=== PROVIDED INFORMATION ===

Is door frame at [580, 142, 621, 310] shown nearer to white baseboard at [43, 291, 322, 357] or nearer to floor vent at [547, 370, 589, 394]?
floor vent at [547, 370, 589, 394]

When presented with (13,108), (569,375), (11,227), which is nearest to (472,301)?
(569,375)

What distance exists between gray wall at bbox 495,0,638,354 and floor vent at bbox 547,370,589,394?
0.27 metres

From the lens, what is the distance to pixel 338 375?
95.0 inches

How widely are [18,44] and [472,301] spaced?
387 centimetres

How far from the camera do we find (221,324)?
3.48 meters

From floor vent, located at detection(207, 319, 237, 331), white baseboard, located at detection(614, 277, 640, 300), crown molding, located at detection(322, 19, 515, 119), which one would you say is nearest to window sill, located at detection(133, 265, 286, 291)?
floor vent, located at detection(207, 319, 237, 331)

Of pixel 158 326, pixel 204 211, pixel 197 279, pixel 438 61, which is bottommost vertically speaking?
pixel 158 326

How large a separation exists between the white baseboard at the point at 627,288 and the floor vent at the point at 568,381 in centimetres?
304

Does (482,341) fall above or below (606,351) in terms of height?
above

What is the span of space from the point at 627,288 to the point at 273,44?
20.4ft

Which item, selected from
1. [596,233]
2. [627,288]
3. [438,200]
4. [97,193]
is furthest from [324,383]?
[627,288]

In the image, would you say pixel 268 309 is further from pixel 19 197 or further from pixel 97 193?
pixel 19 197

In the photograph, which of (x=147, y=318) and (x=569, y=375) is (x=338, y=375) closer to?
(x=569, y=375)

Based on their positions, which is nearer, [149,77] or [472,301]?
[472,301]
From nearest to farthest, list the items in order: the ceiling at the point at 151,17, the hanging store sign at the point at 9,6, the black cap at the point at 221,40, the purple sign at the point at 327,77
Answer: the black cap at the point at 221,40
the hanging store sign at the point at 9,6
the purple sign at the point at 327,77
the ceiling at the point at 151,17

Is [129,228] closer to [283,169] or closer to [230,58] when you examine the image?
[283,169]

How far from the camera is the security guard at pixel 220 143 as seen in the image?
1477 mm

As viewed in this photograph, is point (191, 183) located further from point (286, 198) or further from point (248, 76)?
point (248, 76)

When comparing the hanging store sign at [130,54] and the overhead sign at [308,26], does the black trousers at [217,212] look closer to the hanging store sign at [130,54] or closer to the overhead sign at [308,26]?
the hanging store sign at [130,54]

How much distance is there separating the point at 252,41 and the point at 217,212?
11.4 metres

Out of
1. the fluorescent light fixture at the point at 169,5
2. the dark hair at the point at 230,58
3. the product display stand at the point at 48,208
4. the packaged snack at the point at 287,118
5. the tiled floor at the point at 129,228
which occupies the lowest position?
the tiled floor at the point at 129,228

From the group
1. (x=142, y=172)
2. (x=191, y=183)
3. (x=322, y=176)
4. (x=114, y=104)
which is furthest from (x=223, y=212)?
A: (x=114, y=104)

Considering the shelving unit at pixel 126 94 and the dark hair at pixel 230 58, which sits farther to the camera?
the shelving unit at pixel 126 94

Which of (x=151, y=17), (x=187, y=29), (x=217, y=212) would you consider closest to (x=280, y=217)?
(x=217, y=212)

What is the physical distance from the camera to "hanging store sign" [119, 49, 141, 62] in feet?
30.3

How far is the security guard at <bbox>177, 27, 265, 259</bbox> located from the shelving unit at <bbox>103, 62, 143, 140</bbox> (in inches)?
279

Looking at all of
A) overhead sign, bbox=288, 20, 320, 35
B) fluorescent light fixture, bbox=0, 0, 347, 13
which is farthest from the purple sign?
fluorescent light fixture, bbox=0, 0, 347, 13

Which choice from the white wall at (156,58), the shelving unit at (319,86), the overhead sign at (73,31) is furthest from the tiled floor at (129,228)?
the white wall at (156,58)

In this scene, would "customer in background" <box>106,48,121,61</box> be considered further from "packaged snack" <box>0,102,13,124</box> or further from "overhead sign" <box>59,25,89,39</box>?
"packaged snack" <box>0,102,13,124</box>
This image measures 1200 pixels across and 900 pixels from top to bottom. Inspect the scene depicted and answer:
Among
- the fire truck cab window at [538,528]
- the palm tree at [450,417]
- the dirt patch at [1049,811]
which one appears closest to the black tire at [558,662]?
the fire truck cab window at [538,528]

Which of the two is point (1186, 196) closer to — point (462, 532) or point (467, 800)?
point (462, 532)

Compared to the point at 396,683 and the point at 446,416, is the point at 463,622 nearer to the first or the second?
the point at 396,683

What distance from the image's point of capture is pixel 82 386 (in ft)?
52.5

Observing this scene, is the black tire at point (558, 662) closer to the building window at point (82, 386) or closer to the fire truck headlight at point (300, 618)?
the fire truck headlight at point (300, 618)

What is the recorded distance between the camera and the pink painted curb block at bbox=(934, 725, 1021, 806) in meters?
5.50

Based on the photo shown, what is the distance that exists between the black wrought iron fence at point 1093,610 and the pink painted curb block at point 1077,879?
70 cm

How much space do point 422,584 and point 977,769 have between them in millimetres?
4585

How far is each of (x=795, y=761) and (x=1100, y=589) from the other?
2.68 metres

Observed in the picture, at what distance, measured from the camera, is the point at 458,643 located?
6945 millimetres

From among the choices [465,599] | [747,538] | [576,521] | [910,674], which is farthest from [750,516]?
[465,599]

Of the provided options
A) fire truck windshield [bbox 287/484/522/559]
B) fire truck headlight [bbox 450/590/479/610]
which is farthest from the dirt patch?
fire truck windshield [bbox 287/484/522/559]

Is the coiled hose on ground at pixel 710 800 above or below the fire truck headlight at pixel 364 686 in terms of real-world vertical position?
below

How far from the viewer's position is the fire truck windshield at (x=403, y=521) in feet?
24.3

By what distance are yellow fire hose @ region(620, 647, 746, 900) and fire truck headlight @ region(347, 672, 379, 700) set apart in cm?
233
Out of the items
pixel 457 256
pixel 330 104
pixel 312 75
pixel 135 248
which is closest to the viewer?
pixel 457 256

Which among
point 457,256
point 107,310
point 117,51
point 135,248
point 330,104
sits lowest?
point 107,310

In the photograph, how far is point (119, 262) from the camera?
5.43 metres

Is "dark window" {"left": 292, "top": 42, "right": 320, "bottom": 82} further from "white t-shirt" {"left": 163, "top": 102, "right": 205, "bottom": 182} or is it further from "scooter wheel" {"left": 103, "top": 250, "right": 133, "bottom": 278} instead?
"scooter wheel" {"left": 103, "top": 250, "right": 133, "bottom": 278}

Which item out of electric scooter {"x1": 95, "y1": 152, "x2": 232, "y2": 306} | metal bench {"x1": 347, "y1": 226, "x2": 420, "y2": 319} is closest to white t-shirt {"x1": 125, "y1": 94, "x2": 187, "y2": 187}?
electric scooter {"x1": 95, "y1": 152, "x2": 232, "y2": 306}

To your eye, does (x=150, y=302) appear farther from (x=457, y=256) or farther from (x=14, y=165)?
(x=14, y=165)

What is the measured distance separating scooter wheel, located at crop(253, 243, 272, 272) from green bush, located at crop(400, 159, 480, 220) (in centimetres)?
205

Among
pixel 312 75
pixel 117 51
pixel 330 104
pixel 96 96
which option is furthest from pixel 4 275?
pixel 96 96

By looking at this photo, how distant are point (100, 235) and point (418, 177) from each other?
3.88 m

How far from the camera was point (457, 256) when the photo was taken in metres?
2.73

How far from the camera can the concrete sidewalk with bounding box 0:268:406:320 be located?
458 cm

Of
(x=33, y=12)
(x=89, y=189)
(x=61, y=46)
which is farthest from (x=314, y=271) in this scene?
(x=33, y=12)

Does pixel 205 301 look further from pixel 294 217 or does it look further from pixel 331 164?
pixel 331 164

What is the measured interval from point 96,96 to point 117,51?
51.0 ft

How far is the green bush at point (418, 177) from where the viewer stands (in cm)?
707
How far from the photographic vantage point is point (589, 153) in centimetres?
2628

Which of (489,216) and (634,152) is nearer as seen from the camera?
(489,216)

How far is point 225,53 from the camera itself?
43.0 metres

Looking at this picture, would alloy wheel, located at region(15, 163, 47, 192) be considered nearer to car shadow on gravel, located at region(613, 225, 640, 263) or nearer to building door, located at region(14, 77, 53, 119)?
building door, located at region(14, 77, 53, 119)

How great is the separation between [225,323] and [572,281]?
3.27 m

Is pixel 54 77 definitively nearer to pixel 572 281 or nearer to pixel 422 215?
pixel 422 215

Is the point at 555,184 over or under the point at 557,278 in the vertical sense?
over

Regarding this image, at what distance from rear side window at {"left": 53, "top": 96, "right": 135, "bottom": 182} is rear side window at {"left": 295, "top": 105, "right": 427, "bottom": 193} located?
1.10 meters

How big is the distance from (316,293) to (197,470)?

===

(EXERCISE DETAILS) Write out, word for word, every line from the start of the items through the line containing "3.48 meters", including both.

(SOLVED EXERCISE)
Is door frame at [580, 142, 621, 310] shown nearer to white baseboard at [43, 291, 322, 357] or nearer to floor vent at [547, 370, 589, 394]?
floor vent at [547, 370, 589, 394]

When presented with (13,108), (569,375), (11,227), which is nearest to (472,301)?
(569,375)

What distance exists between gray wall at bbox 495,0,638,354 and floor vent at bbox 547,370,589,394?
0.27 metres

From the lens, what is the distance to pixel 338 375?
95.0 inches

How widely are [18,44] and [472,301] spaced?
387 centimetres

How far from the camera do we find (221,324)?
3.48 meters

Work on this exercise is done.